Marlin History, Well A-2 Failure Summary.
An incident investigation team was formed to evaluate the failure of Well A-2. The team provided detailed analyses of probable failure modes and determined two possible root causes of the failure - excessive APB or annular hydrate disassociation. The failure-analysis results were applied to the five remaining Marlin wells.2 When these original Marlin wells were batch drilled, a number of mitigation techniques presented in this article were not implemented and were no longer available for consideration. As a result, the redesign of the Marlin completions had to focus on vacuum-insulated tubing (VIT) and fiber-optic monitoring systems as a means of both controlling and observing thermal behavior.3
Early in the investigation, a root cause analysis was performed to discern the most likely causes of tubing ovalization.4 Possible causes included:
Excessive helical (column) buckling of the production tubing.
Hydrate formation and dissolution.
Trapped annulus pressure leading to casing collapse.
Miscellaneous issues, such as proper tubulars and well- head movement.
From the possible causes, the most likely hypothesis was that APB caused the casing collapse. Calculations and laboratory testing further reduced the possibilities, suggesting that helical buckling did not lead to deformation of the production tubing. Further testing on surplus samples of tubulars indicated that the materials exceeded API performance ratings and were, therefore, not a contributing factor. Two of the root causes were interrelated - cementing the annulus into previous casing and a hydrate plug possibly causing a trapped annulus, leading to APB. All the conditions necessary for the formation of a hydrate plug were potentially present in the 13 3/8 × 16-in. annulus. A rise in temperature during production coupled with a confined container within which dissolution might proceed could generate enough pressure to collapse the 13 3/8-in. intermediate casing. That collapse could then lead to a cascading point loading/collapse sequence on the production tieback and tubing.

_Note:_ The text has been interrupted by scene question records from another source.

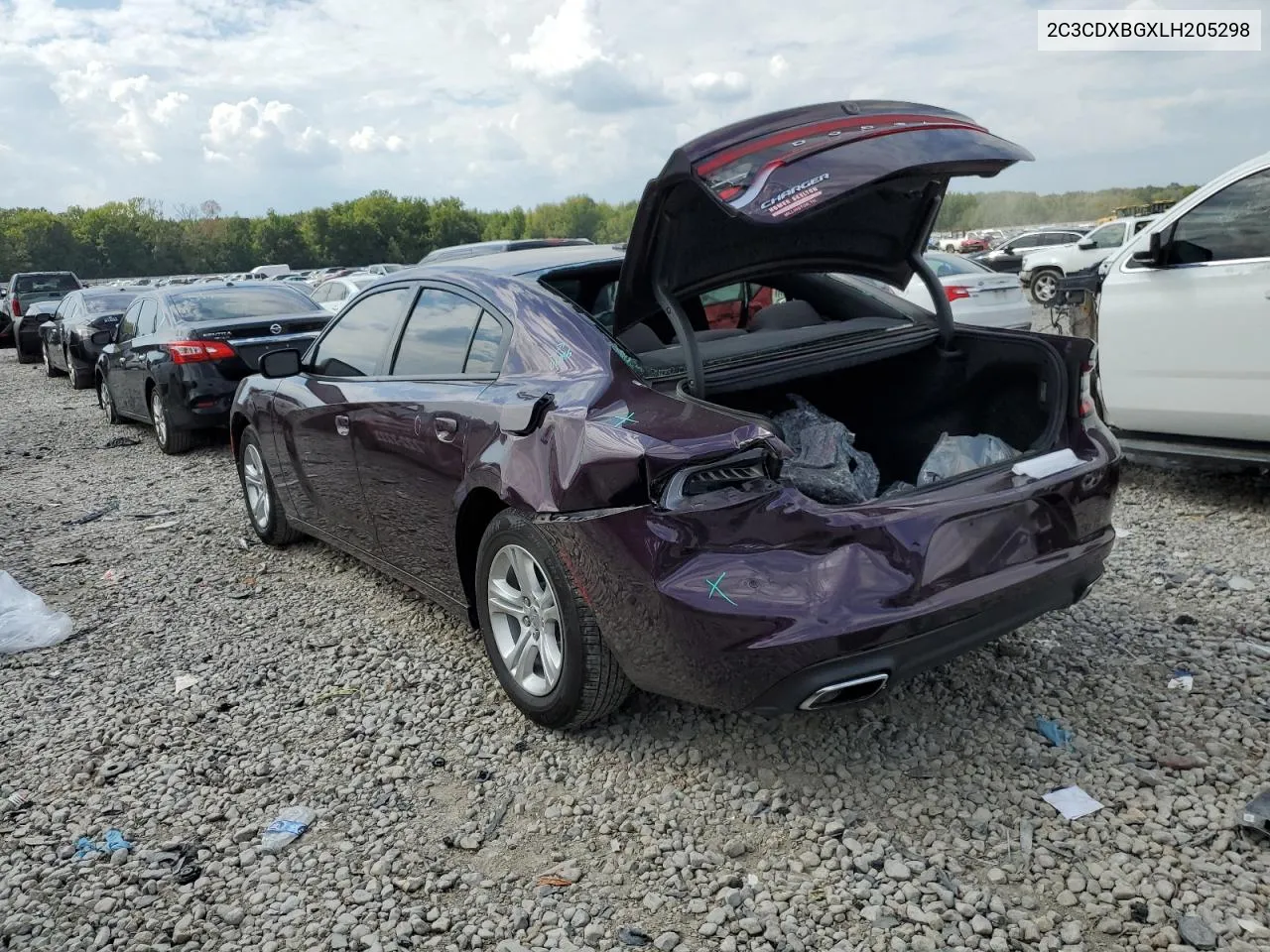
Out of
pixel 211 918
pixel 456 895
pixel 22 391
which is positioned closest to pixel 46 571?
pixel 211 918

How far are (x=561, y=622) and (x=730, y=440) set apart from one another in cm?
85

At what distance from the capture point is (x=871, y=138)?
2906mm

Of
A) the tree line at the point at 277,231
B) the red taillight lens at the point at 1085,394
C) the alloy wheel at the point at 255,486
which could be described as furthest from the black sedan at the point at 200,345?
the tree line at the point at 277,231

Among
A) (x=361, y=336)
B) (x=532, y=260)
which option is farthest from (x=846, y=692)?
(x=361, y=336)

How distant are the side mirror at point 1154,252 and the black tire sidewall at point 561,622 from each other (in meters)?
4.02

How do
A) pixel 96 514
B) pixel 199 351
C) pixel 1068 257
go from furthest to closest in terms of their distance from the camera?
pixel 1068 257 → pixel 199 351 → pixel 96 514

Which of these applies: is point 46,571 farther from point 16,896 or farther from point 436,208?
point 436,208

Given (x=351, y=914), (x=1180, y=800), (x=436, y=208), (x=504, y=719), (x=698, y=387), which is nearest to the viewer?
(x=351, y=914)

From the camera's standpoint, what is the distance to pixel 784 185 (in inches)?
110

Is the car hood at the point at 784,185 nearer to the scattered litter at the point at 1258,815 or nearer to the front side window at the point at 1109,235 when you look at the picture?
the scattered litter at the point at 1258,815

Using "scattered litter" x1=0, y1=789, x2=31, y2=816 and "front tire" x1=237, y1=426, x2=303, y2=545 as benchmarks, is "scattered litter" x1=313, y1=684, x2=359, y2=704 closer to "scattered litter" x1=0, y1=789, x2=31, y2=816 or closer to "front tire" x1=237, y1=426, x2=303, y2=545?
"scattered litter" x1=0, y1=789, x2=31, y2=816

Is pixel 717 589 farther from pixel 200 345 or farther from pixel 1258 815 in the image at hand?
pixel 200 345

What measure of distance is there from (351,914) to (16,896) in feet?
3.18

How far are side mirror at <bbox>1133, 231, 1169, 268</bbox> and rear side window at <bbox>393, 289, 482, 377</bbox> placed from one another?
3.76 metres
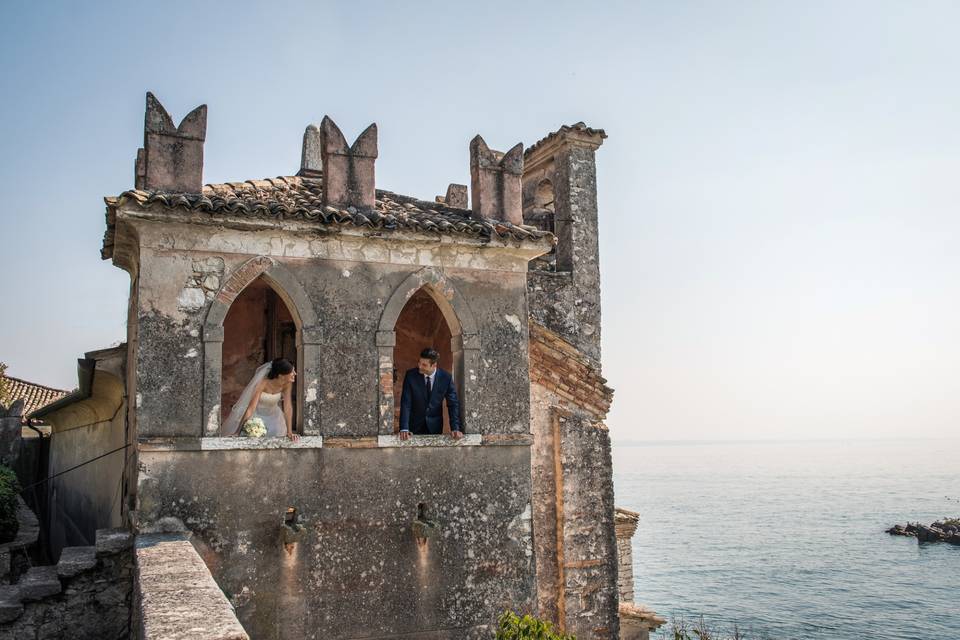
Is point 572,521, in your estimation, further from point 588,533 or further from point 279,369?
point 279,369

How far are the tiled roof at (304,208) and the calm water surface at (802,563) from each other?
24008 mm

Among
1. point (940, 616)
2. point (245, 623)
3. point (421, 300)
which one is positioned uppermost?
point (421, 300)

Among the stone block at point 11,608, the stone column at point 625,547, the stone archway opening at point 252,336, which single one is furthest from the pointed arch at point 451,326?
the stone column at point 625,547

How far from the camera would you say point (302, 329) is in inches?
359

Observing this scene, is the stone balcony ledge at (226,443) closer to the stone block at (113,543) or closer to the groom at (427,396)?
the stone block at (113,543)

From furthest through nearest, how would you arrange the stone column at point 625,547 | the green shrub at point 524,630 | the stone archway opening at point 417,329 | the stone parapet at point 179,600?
1. the stone column at point 625,547
2. the stone archway opening at point 417,329
3. the green shrub at point 524,630
4. the stone parapet at point 179,600

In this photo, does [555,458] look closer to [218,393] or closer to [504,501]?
[504,501]

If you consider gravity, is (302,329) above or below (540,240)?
below

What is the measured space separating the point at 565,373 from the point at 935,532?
46.8 metres

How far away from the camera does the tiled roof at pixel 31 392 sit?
3184cm

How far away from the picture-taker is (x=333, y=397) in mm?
9195

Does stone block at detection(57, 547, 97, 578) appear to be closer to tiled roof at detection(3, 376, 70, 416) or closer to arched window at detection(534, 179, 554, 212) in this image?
arched window at detection(534, 179, 554, 212)

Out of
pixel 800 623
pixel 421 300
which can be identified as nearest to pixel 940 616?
pixel 800 623

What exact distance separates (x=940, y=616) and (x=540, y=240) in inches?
1205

When the production string was cemented, the annulus between the production and intermediate casings was purposely sealed because of a hydrocarbon zone just below the intermediate casing. The fluids in the annulus at the time they were trapped (i.e., when the cement was set and the seal assembly was installed at the wellhead) were at a relatively low temperature. The fluid temperature and pressure profiles at this point in the well constitute the initial conditions of these annular fluids. When the well was produced, the annuli probably became heated from the transfer of bottomhole temperature up the well by the produced fluids. When heated, the fluids trapped in the annulus could have begun to expand thermally. If the trapped fluids expanded, the pressure generated between the intermediate and production casings could have caused that string to collapse. A collapse failure of the production casing could immediately cause a collapse failure of the production tubing also. The Marlin A-2 well failure demonstrates the severe risks APB can pose to subsea well integrity and how collapse failure of outer casings can propagate inward, caus- ing additional failures of inner casings and tubings. The severe consequences of such potential failure modes demonstrate that APB mitigation should be successfully implemented into subject well designs.